_Instructions to follow_
Could the whole of the data below be written out verbatim?

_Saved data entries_

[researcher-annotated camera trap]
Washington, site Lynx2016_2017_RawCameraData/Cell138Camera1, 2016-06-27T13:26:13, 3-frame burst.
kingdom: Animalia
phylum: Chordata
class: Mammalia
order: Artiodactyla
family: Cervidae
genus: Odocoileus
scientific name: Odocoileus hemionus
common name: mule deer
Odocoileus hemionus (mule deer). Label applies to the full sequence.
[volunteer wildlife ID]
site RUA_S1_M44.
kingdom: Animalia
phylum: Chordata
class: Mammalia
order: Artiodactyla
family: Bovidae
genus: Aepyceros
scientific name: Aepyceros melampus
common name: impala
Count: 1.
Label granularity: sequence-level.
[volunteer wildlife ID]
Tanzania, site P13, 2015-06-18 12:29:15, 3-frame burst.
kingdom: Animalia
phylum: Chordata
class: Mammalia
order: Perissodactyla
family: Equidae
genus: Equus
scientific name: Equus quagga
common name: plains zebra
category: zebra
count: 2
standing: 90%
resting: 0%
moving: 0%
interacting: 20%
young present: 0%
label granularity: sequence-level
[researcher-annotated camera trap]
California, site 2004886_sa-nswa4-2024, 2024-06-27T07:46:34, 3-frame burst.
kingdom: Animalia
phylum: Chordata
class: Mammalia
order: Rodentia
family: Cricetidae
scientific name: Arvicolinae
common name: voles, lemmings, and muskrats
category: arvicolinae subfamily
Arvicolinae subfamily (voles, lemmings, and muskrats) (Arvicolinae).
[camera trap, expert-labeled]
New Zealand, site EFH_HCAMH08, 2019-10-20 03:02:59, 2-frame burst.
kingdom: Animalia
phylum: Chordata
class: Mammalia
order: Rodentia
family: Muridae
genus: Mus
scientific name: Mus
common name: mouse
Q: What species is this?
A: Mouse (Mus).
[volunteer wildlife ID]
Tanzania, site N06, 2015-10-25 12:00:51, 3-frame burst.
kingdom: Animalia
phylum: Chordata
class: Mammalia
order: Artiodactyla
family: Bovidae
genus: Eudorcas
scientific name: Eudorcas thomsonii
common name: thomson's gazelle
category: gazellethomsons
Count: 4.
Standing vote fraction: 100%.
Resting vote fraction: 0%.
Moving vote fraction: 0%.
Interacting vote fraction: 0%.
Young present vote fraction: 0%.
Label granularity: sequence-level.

_Result for this task_
[researcher-annotated camera trap]
Washington, site Lynx2016_2017_RawCameraData/Cell138Camera1, 2016-06-27T13:26:13, 3-frame burst.
kingdom: Animalia
phylum: Chordata
class: Mammalia
order: Artiodactyla
family: Cervidae
genus: Odocoileus
scientific name: Odocoileus hemionus
common name: mule deer
Odocoileus hemionus (mule deer). Label applies to the full sequence.
[volunteer wildlife ID]
site RUA_S1_M44.
kingdom: Animalia
phylum: Chordata
class: Mammalia
order: Artiodactyla
family: Bovidae
genus: Aepyceros
scientific name: Aepyceros melampus
common name: impala
Count: 1.
Label granularity: sequence-level.
[volunteer wildlife ID]
Tanzania, site P13, 2015-06-18 12:29:15, 3-frame burst.
kingdom: Animalia
phylum: Chordata
class: Mammalia
order: Perissodactyla
family: Equidae
genus: Equus
scientific name: Equus quagga
common name: plains zebra
category: zebra
count: 2
standing: 90%
resting: 0%
moving: 0%
interacting: 20%
young present: 0%
label granularity: sequence-level
[researcher-annotated camera trap]
California, site 2004886_sa-nswa4-2024, 2024-06-27T07:46:34, 3-frame burst.
kingdom: Animalia
phylum: Chordata
class: Mammalia
order: Rodentia
family: Cricetidae
scientific name: Arvicolinae
common name: voles, lemmings, and muskrats
category: arvicolinae subfamily
Arvicolinae subfamily (voles, lemmings, and muskrats) (Arvicolinae).
[camera trap, expert-labeled]
New Zealand, site EFH_HCAMH08, 2019-10-20 03:02:59, 2-frame burst.
kingdom: Animalia
phylum: Chordata
class: Mammalia
order: Rodentia
family: Muridae
genus: Mus
scientific name: Mus
common name: mouse
Q: What species is this?
A: Mouse (Mus).
[volunteer wildlife ID]
Tanzania, site N06, 2015-10-25 12:00:51, 3-frame burst.
kingdom: Animalia
phylum: Chordata
class: Mammalia
order: Artiodactyla
family: Bovidae
genus: Eudorcas
scientific name: Eudorcas thomsonii
common name: thomson's gazelle
category: gazellethomsons
Count: 4.
Standing vote fraction: 100%.
Resting vote fraction: 0%.
Moving vote fraction: 0%.
Interacting vote fraction: 0%.
Young present vote fraction: 0%.
Label granularity: sequence-level.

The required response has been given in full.